We propose novel "clustering and conquer" procedures for the parallel large-scale ranking and selection (R&S) problem, which leverage correlation information for clustering to break the bottleneck of sample efficiency. In parallel computing environments, correlation-based clustering can achieve an $\mathcal{O}(p)$ sample complexity reduction rate, which is the optimal reduction rate theoretically attainable. Our proposed framework is versatile, allowing for seamless integration of various prevalent R&S methods under both fixed-budget and fixed-precision paradigms. It can achieve improvements without the necessity of highly accurate correlation estimation and precise clustering.
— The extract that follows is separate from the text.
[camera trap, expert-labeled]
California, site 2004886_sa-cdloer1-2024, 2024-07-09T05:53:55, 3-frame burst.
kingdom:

In large-scale AI applications such as neural architecture search, a screening-free version of our procedure surprisingly surpasses fully-sequential benchmarks in terms of sample efficiency. This suggests that leveraging valuable structural information, such as correlation, is a viable path to bypassing the traditional need for screening via pairwise comparison--a step previously deemed essential for high sample efficiency but problematic for parallelization. Additionally, we propose a parallel few-shot clustering algorithm tailored for large-scale problems.
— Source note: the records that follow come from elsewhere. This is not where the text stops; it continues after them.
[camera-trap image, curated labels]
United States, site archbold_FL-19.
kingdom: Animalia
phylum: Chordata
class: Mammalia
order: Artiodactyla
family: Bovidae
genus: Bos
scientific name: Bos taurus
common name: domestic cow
翻译：我们提出了针对并行大规模排序与选择（R&S）问题的新型"聚类分治"方法，该方法利用相关性信息进行聚类以突破样本效率瓶颈。在并行计算环境下，基于相关性的聚类可实现$\mathcal{O}(p)$的样本复杂度缩减率，这是理论上可达的最优缩减率。我们提出的框架具有通用性，可无缝集成固定预算与固定精度范式下各类主流的R&S方法，且无需高度精确的相关性估计与精准聚类即可实现性能提升。在大规模人工智能应用（如神经架构搜索）中，我们方法的一种无筛选变体在样本效率上意外地超越了全序列基准方法。这表明利用相关性等有价值的结构信息，是绕过传统配对比较筛选步骤的可行途径——该步骤虽曾被视作高样本效率的关键，却难以并行化。此外，我们还提出了适用于大规模问题的并行小样本聚类算法。